Growing

This is my third growing season.

The first season was just a few pots on the balcony. Compost, seeds, tools, gloves all from Poundland. Seeds not sown until the end of April. One tiny propagator not filled with enough soil, plants spindly and unsupported. As I wallowed and wondered what on earth my life would become, trying to figure out where I fitted into the plans we had made together, uncertain of the way forward - here were these plants growing and growing and giving fruit and getting bigger, regardless of the world around them. My balcony became green and lush and full of life. I picked fresh fat radishes, beans and lettuce. I was so proud of what I had achieved. I felt capable and alive. I didn't feel so hopeless.

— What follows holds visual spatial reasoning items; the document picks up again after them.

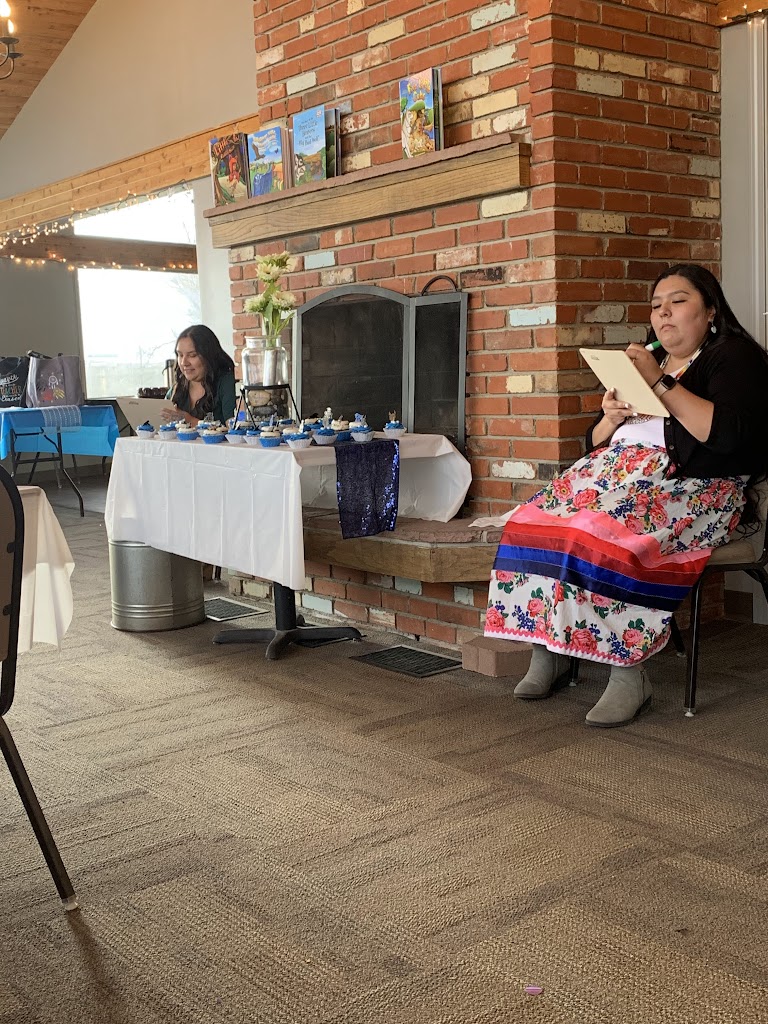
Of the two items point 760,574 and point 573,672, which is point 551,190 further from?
point 573,672

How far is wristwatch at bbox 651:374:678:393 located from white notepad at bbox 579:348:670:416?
1.7 inches

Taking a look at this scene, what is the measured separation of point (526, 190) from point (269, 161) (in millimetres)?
1470

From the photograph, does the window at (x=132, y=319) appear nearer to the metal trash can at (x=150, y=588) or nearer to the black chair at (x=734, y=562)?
the metal trash can at (x=150, y=588)

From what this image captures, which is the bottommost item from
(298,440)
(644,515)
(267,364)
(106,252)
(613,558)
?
(613,558)

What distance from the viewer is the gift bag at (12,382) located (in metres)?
8.52

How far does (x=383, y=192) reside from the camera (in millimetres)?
4246

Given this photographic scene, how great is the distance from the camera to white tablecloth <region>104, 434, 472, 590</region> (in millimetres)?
3713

The second season I was ready. Some would say I was cocky. I had marked in my calendar when to start planting, I had been given many different packets of seeds by friends and family. I was going to plan better, plant better. I wanted to see progress. But then we were thrown into a global pandemic and my plans kept getting pushed to one side. There was a shortage of toilet roll and meat and baking ingredients and, what mattered the most, compost. But I persevered, sitting in the sun on my balcony in my underwear digging and planting and repotting. It was sunny from March through to June and even in spells over the rest of the Summer and September. Plants bolted, no radishes or rocket made it through. But beans thrived and purple carrots powered on. And when we couldn't leave our homes I sent seeds to friends in the post who sent seeds back and I felt like I was part of a community of growers, people who got excited over heritage tomatoes and heartbroken over a failed cucumber plant.

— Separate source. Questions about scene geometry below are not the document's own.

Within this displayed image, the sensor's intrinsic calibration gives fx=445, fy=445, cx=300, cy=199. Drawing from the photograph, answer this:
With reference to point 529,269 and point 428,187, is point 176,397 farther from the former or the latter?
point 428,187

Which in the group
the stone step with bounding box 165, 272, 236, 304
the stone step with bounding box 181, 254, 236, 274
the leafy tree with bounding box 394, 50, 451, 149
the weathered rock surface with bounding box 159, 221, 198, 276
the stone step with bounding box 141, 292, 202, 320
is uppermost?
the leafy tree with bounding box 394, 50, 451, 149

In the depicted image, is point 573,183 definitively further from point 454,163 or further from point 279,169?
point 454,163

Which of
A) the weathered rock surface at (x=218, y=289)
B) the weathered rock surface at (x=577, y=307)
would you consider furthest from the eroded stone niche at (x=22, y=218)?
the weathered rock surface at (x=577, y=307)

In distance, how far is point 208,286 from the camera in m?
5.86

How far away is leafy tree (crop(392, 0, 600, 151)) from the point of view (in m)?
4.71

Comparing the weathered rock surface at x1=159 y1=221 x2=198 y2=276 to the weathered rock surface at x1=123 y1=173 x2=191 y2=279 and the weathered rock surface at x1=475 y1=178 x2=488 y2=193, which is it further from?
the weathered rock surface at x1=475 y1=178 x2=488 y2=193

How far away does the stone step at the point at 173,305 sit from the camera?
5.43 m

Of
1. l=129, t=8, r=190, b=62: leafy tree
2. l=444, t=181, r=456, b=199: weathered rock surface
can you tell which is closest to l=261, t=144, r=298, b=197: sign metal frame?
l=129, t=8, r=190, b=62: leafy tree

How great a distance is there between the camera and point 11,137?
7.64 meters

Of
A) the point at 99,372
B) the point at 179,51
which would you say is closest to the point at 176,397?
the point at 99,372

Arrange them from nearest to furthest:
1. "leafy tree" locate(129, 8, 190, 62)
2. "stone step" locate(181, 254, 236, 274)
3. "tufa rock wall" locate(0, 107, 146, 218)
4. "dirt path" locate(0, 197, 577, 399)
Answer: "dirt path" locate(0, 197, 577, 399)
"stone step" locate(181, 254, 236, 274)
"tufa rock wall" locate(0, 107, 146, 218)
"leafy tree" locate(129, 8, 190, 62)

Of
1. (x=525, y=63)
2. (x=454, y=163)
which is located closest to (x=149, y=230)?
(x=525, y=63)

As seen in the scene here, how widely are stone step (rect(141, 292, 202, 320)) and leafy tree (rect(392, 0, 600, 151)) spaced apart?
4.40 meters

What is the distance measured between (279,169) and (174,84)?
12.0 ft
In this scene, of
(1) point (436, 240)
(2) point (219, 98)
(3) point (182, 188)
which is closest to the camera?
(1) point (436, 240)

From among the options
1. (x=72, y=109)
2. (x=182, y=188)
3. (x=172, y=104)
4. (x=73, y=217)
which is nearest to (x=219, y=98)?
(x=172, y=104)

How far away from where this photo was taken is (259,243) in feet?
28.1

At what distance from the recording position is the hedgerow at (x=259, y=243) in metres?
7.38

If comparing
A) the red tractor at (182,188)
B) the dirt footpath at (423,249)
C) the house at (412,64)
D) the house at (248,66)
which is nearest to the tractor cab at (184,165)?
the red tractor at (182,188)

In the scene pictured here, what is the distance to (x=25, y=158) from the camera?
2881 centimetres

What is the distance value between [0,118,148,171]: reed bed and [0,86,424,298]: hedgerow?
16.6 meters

This season started in a new house, a bigger garden, no grass or dirt but lots of decking. It didn't feel like my space, living with other people who had different designs and plans, a different relationship to outside and to growing. But I bought a greenhouse and painted it purple. I can see it from my window and it reminds me to care for the seedlings within. I started to learn about border plants and shrubs and climbers and shade tolerance. I asked the girls I live with if I could make the garden beautiful and as they started to see what I was doing, they let me have free reign. There isn't much sun and the harvest won't be much more than the balcony, but I am learning about flowers and landscaping, starting to think about beauty and not just what I can eat.

And then I got an email saying that I could choose an allotment. A strip of land that was just my own with real grass and real soil and trees planted straight in the ground. I'm so excited! I have arranged to pick up my key tomorrow morning. I have started to make big plans, finally thinking long term with perennial vegetables and fruit trees. But I have grown since I started this journey in 2019. My expectations are different. I no longer expect everything to work out well or for things to fall into place. I want to learn and I want to journey with this new space I have. As much as it is mine, I want to bring other people into it. Children I work with, my nieces, my housemates and colleagues- slowly I am getting better at sharing. And I am researching and working with the land more, thinking about permaculture forest gardens and nitrogen fixers and companion planting. I still have the joy of chucking seeds in soil, but I'm starting to be more intentional. It feels like progress.

I don't talk about my work on here, but there is not a lot of hope in my day-to-day job. Planting from seed, hands in the dirt, life springing up around me, I can be hopeful. I am so grateful for a new space and I am so grateful that in the midst of mourning a relationship I found something that makes me so happy. Somewhere I can thrive. Somewhere I can grow.